» What you need to do: Please write out the complete listing that follows, exactly as it reads.

_ _ _

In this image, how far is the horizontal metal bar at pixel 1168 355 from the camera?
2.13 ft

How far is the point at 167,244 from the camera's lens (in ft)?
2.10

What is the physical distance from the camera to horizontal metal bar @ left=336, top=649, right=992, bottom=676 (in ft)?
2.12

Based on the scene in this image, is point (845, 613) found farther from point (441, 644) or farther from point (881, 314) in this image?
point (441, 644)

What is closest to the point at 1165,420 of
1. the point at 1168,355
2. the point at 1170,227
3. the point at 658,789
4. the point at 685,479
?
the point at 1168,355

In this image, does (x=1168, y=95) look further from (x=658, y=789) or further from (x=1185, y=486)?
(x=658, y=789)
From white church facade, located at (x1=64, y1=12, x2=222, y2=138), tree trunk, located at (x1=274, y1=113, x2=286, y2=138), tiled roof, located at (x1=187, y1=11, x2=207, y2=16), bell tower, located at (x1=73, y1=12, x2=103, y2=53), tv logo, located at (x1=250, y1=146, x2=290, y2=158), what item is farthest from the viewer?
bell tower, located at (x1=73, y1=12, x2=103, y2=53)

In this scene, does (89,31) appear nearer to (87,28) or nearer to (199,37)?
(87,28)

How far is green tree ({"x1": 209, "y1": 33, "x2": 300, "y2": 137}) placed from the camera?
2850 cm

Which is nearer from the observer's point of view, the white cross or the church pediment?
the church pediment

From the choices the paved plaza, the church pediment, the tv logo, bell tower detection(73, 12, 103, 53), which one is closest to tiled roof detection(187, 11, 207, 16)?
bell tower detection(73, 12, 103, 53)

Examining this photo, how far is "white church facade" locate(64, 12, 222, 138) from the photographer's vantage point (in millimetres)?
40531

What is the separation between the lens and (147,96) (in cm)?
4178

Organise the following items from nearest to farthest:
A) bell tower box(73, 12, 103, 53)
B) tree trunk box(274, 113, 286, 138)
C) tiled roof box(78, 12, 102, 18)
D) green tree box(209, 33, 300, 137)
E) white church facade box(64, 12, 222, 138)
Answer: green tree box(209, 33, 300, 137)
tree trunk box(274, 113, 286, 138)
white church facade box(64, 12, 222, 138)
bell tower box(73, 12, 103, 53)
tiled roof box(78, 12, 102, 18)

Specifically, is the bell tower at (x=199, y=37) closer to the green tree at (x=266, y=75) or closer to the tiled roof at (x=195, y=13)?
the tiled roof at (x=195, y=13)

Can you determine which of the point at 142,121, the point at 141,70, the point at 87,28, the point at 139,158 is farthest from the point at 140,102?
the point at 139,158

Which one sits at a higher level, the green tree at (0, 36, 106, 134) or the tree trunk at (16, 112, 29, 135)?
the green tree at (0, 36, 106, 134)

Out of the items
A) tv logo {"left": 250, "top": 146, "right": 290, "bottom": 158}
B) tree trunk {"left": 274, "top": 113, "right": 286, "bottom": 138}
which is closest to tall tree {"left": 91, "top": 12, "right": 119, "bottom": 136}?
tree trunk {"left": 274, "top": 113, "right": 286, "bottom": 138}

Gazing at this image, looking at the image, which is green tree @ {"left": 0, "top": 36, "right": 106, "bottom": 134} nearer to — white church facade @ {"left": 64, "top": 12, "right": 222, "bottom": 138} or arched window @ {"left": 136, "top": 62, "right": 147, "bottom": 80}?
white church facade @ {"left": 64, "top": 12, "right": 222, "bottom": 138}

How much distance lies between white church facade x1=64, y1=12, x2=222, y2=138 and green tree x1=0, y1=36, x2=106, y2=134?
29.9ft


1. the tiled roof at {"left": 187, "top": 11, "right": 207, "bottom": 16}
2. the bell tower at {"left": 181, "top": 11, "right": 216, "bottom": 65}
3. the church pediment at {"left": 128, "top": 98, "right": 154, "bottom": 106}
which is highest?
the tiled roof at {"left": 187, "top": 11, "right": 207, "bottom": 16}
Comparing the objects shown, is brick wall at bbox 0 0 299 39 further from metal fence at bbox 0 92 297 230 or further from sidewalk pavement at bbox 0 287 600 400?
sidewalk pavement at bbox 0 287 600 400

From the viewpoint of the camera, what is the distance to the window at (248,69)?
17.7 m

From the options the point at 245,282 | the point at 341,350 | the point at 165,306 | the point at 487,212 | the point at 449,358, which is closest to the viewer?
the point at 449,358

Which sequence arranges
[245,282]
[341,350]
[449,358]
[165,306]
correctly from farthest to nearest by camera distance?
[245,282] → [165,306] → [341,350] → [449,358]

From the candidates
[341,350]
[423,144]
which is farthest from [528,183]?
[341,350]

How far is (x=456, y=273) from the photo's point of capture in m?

_ _ _

» Finished answer:
In this image, how far is the horizontal metal bar at pixel 1168 355 from the camera?
2.13 ft

How far is the point at 167,244 from the camera's lens (in ft)?
2.10

What is the physical distance from the camera to horizontal metal bar @ left=336, top=649, right=992, bottom=676 (in ft)?
2.12

Based on the scene in this image, is point (845, 613) found farther from point (441, 644) or farther from point (881, 314) in this image?
point (441, 644)

What is closest to the point at 1165,420 of
1. the point at 1168,355
2. the point at 1170,227
3. the point at 658,789
4. the point at 685,479
?
the point at 1168,355

In this image, does (x=1168, y=95) look further from (x=658, y=789) or further from (x=1185, y=486)?
(x=658, y=789)
From white church facade, located at (x1=64, y1=12, x2=222, y2=138), tree trunk, located at (x1=274, y1=113, x2=286, y2=138), tiled roof, located at (x1=187, y1=11, x2=207, y2=16), bell tower, located at (x1=73, y1=12, x2=103, y2=53), tv logo, located at (x1=250, y1=146, x2=290, y2=158), what item is farthest from the viewer?
bell tower, located at (x1=73, y1=12, x2=103, y2=53)

In this scene, does (89,31) appear nearer to (87,28) or nearer to (199,37)?
(87,28)

How far is green tree ({"x1": 209, "y1": 33, "x2": 300, "y2": 137}) placed from the camera?
2850 cm

Which is nearer from the observer's point of view, the white cross or the church pediment?
the church pediment

From the choices the paved plaza, the church pediment, the tv logo, bell tower detection(73, 12, 103, 53), which one is closest to tiled roof detection(187, 11, 207, 16)?
bell tower detection(73, 12, 103, 53)

Examining this photo, how far is "white church facade" locate(64, 12, 222, 138) from the photographer's vantage point (in millimetres)?
40531

What is the separation between the lens and (147,96) (in cm)?
4178

Organise the following items from nearest to farthest:
A) bell tower box(73, 12, 103, 53)
B) tree trunk box(274, 113, 286, 138)
C) tiled roof box(78, 12, 102, 18)
D) green tree box(209, 33, 300, 137)
E) white church facade box(64, 12, 222, 138)
Answer: green tree box(209, 33, 300, 137)
tree trunk box(274, 113, 286, 138)
white church facade box(64, 12, 222, 138)
bell tower box(73, 12, 103, 53)
tiled roof box(78, 12, 102, 18)

Specifically, is the bell tower at (x=199, y=37) closer to the green tree at (x=266, y=75) or closer to the tiled roof at (x=195, y=13)?
the tiled roof at (x=195, y=13)

Can you determine which of the point at 142,121, the point at 141,70, the point at 87,28, the point at 139,158 is farthest from the point at 140,102?
the point at 139,158

Which one sits at a higher level, the green tree at (0, 36, 106, 134) or the tree trunk at (16, 112, 29, 135)?
the green tree at (0, 36, 106, 134)

Out of the items
A) tv logo {"left": 250, "top": 146, "right": 290, "bottom": 158}
B) tree trunk {"left": 274, "top": 113, "right": 286, "bottom": 138}
which is closest to tall tree {"left": 91, "top": 12, "right": 119, "bottom": 136}?
tree trunk {"left": 274, "top": 113, "right": 286, "bottom": 138}

Gazing at this image, looking at the image, which is green tree @ {"left": 0, "top": 36, "right": 106, "bottom": 134} nearer to — white church facade @ {"left": 64, "top": 12, "right": 222, "bottom": 138} or arched window @ {"left": 136, "top": 62, "right": 147, "bottom": 80}?
white church facade @ {"left": 64, "top": 12, "right": 222, "bottom": 138}

How much distance lies between white church facade x1=64, y1=12, x2=222, y2=138 and green tree x1=0, y1=36, x2=106, y2=134?
29.9ft


1. the tiled roof at {"left": 187, "top": 11, "right": 207, "bottom": 16}
2. the bell tower at {"left": 181, "top": 11, "right": 216, "bottom": 65}
3. the church pediment at {"left": 128, "top": 98, "right": 154, "bottom": 106}
which is highest?
the tiled roof at {"left": 187, "top": 11, "right": 207, "bottom": 16}
Comparing the objects shown, is brick wall at bbox 0 0 299 39 further from metal fence at bbox 0 92 297 230 or further from sidewalk pavement at bbox 0 287 600 400?
sidewalk pavement at bbox 0 287 600 400

From the viewpoint of the camera, what is the distance to the window at (248,69)?
17.7 m

From the options the point at 245,282 | the point at 341,350 | the point at 165,306 | the point at 487,212 | the point at 449,358, which is closest to the viewer?
the point at 449,358

Which sequence arranges
[245,282]
[341,350]
[449,358]
[165,306]
correctly from farthest to nearest by camera distance?
[245,282] → [165,306] → [341,350] → [449,358]

From the candidates
[341,350]
[423,144]
which is farthest from [528,183]?
[341,350]

How far is (x=456, y=273) from the photo's point of capture in m?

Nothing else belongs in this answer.